Whether you drink regularly each day or have the same amount per week but only drink at weekends does not change that risk, and nor does the type of alcohol you drink.”
– Professor Ian Olver, director of the Sansom Institute for Health Research
YOU USE CLEANING PRODUCTS CONTAINING CHEMICALS THAT YOU THINK MIGHT BE TOXIC.
VERDICT : NOT BAD
“If you read the labels on products like detergents, surface sprays, toilet cleaners and disinfectants and use them the way they’re intended, they’re very safe. But you shouldn’t overuse them. If you use anything to excess, you’re flushing lots of chemicals down our waterways and into the environment. You also end up destroying the good bacteria along with the bad, which can produce strains of bacteria that are resistant to antibiotics.
Of course, it’s important to clean your kitchen and bathroom on a routine basis, but you don’t need to be obsessed with killing every last germ in your home – a little bacteria is fine.”
– Dr Christopher Thompson, associate dean at the School of Chemistry, Monash University
YOU TAKE ANTIBIOTICS EVERY TIME YOU GET A BAD COLD OR FLU
VERDICT : PRETTY BAD
“Antibiotic overuse helps breed bacteria that can no longer be killed by antibiotics. Overuse happens when you take antibiotics when you don’t have a bacterial infection. This means normal bacteria that are not causing any problems become unnecessarily exposed to antibiotics.
There’s a greater chance that some bacteria will adapt and keep growing in the presence of antibiotics, becoming antibiotic-resistant. These bacteria can then share their resistant properties with other bacteria and spread to the community. If the resistant bacteria cause an infection, antibiotics may no longer work.”

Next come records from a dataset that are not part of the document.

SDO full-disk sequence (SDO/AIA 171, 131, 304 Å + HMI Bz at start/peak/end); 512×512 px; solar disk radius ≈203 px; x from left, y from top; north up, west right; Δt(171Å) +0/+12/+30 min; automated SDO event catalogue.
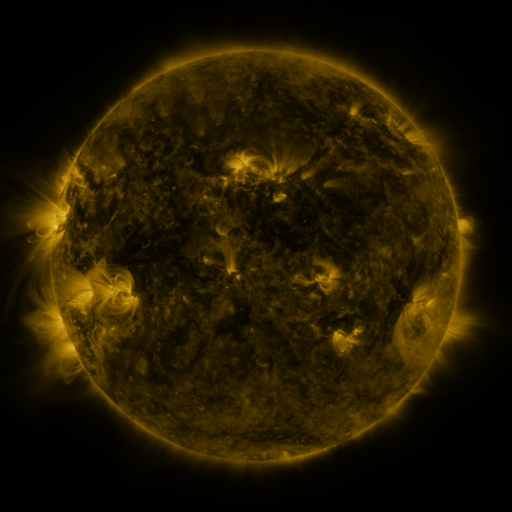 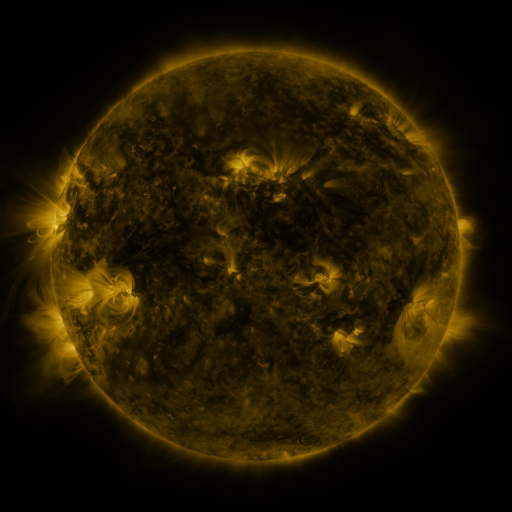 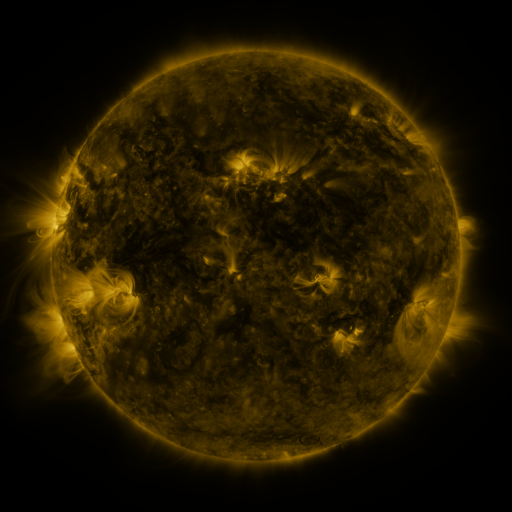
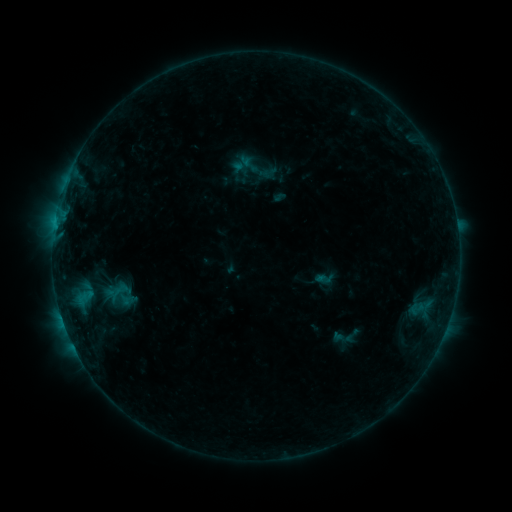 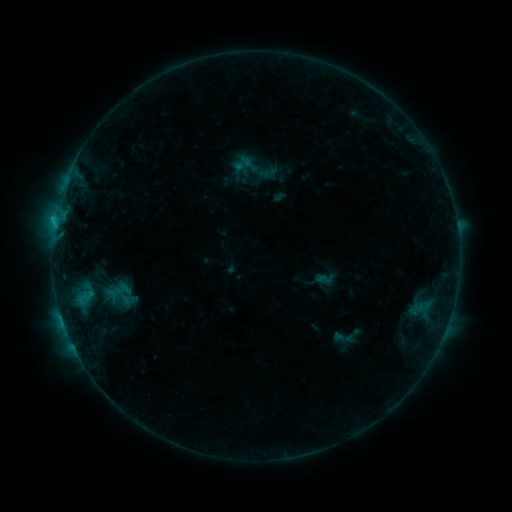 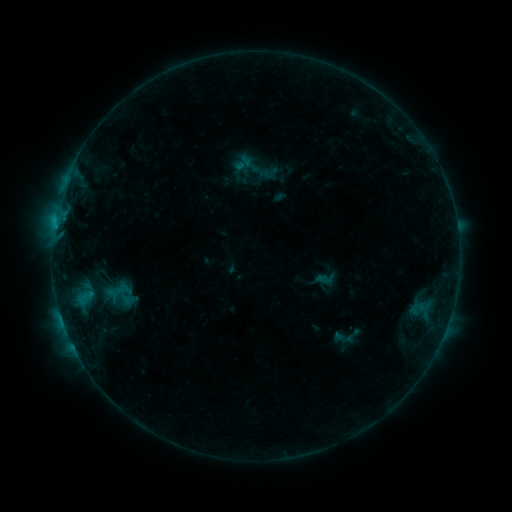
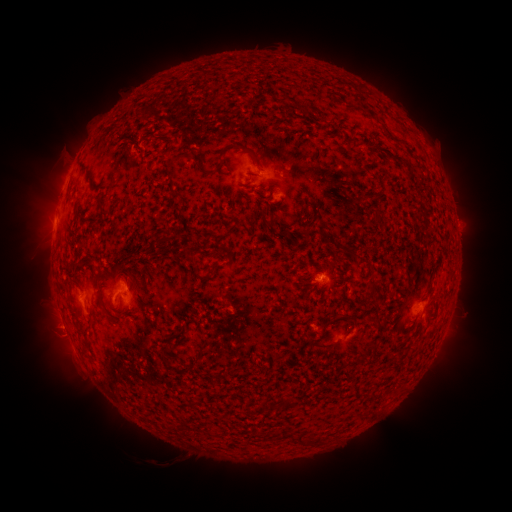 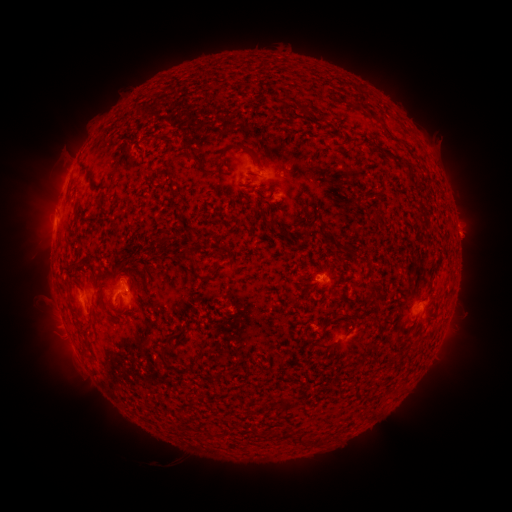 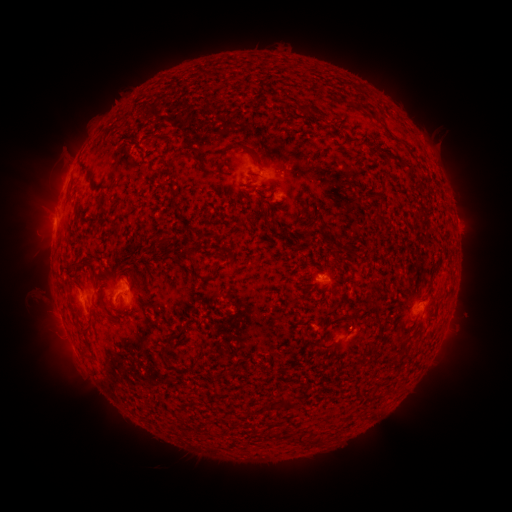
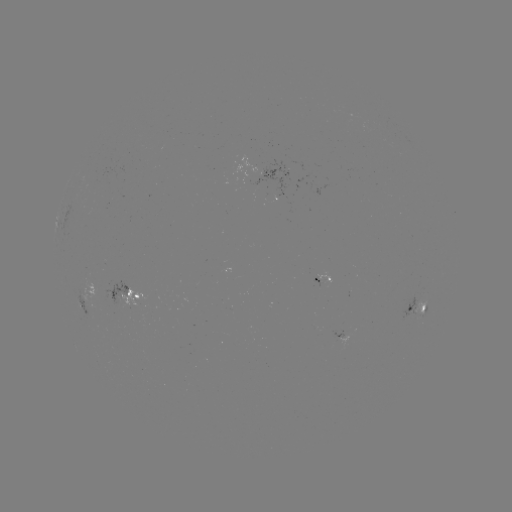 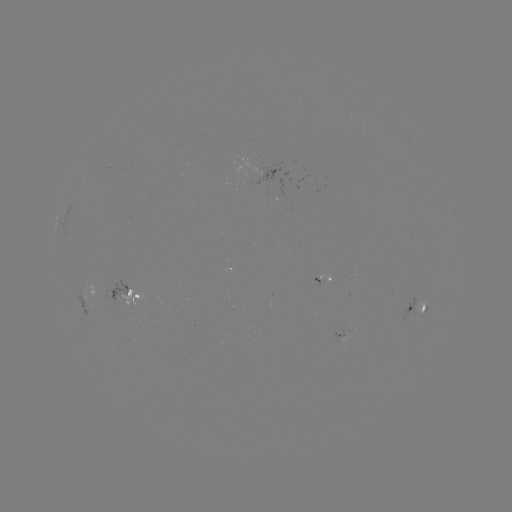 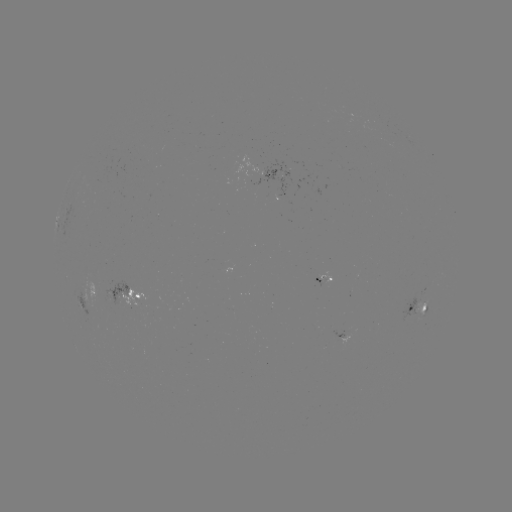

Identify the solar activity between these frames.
B6.1 flare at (56, 220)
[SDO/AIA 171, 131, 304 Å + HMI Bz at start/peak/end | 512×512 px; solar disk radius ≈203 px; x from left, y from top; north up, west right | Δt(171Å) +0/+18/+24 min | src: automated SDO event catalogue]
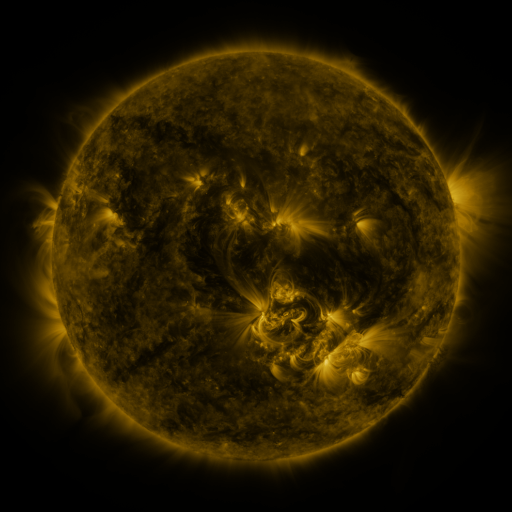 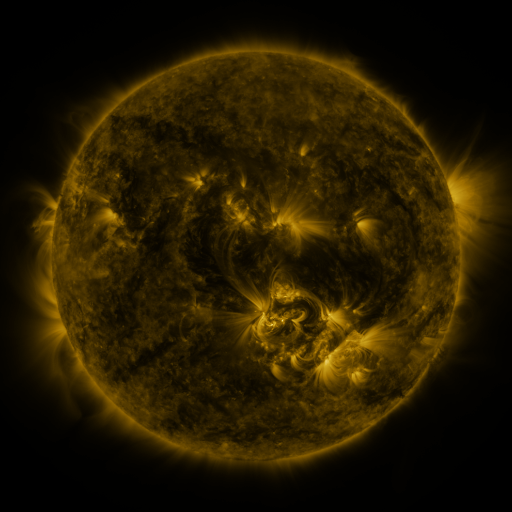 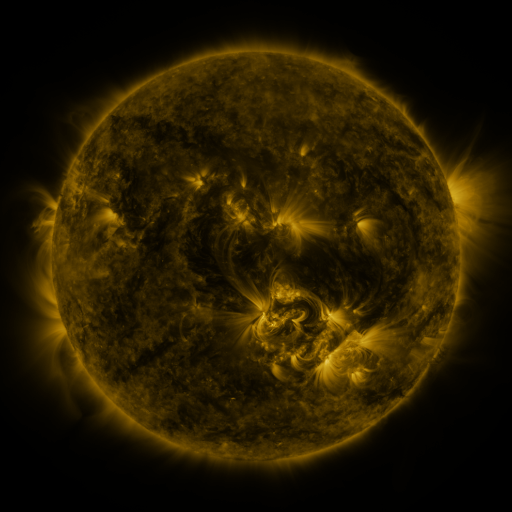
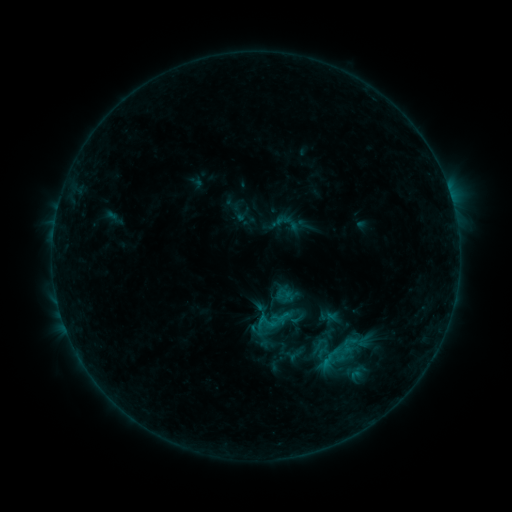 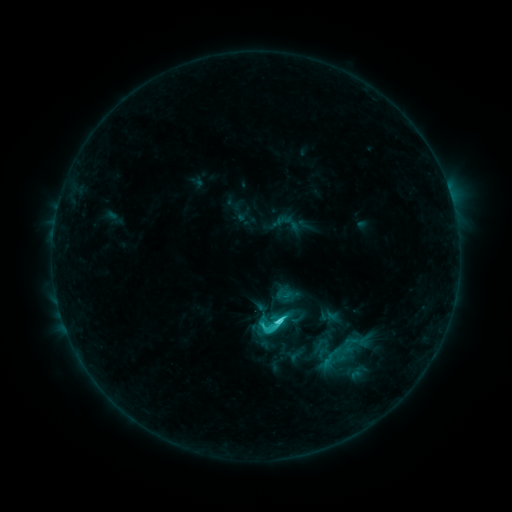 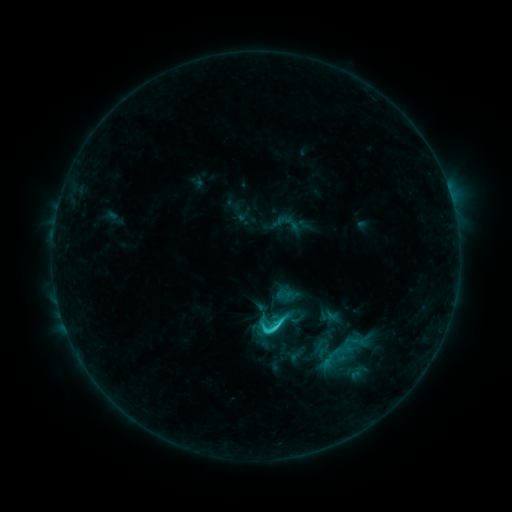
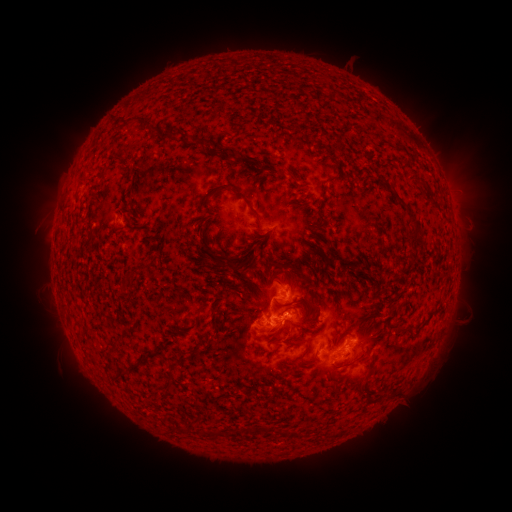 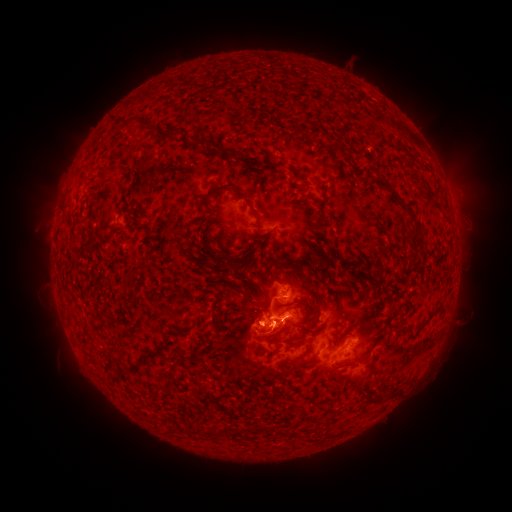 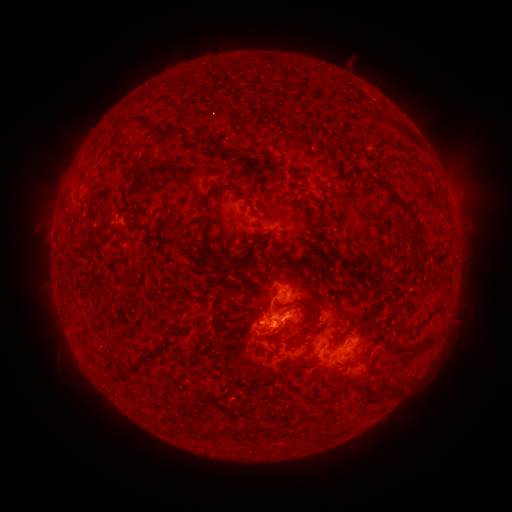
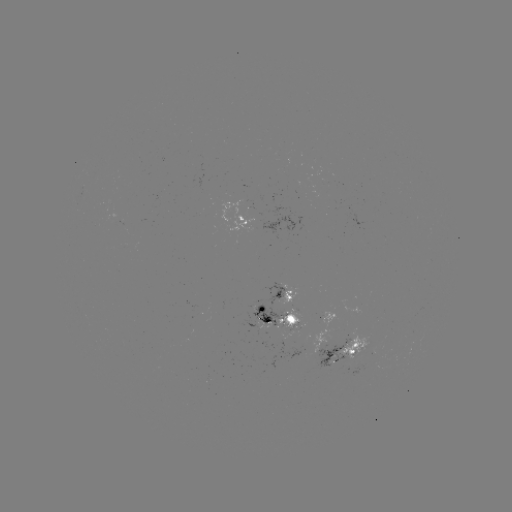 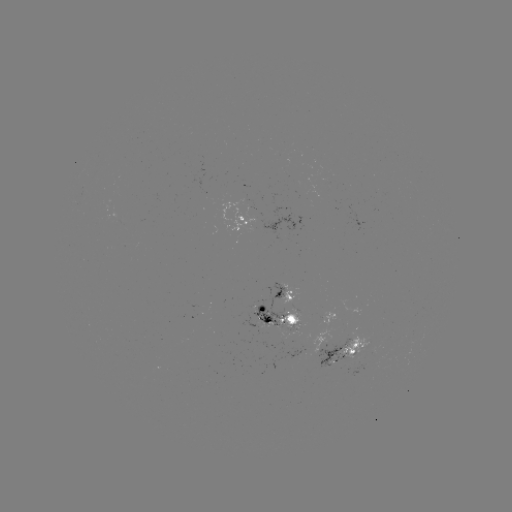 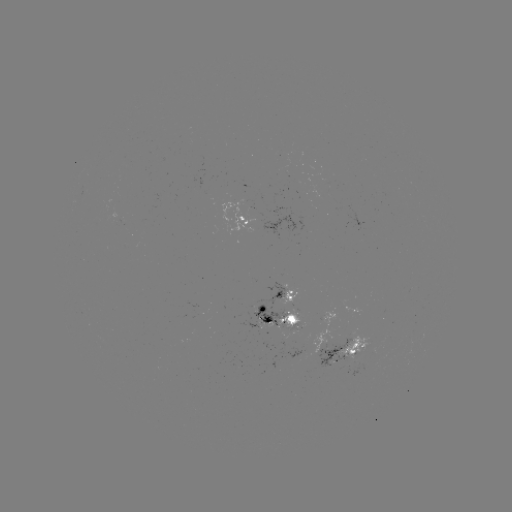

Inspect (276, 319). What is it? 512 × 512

– Dr Mark Blaskovich, senior research chemist at the Institute for Molecular Bioscience
YOU DON’T TAKE A DAY OFF BETWEEN STRENGTH TRAINING SESSIONS.
VERDICT : BAD
“Your muscles absolutely require rest and recovery time between workouts. Training your entire body more than twice a week will likely result in loss of lean muscle tissue due to inadequate repair, lethargy, loss of strength, inflammation
and ultimately, injury.
Ideally, I’d recommend strength training either two days on and one day off (for example, Monday and Tuesday, then rest on Wednesday), or every second day (Monday, Wednesday and Friday). But if you choose to train every day, you need to devise a split routine, where each muscle group is only worked a maximum of twice a week – and not on consecutive days.
– Donna Aston, fitness trainer
YOU EAT SHORTLY BEFORE GOING TO BED
VERDICT : NOT BAD
“Not all food has the same impact on the body, so some foods can affect sleep more than others. Eating any foods full of refined sugar before bed can spike your blood sugar levels, causing glucose irregularities during the night that can interrupt sleep. That means not having meals using bottled sauces, no white rice or white bread, and no soft drinks, sweet desserts or chocolate.
If you must eat late, aim for a serve of protein such as chicken, fish or eggs – these contain tryptophan, an amino acid used to make melatonin, the hormone which sets our sleep cycle and helps us fall asleep. And have some low-starch vegetables such as broccoli, carrots or leafy greens.”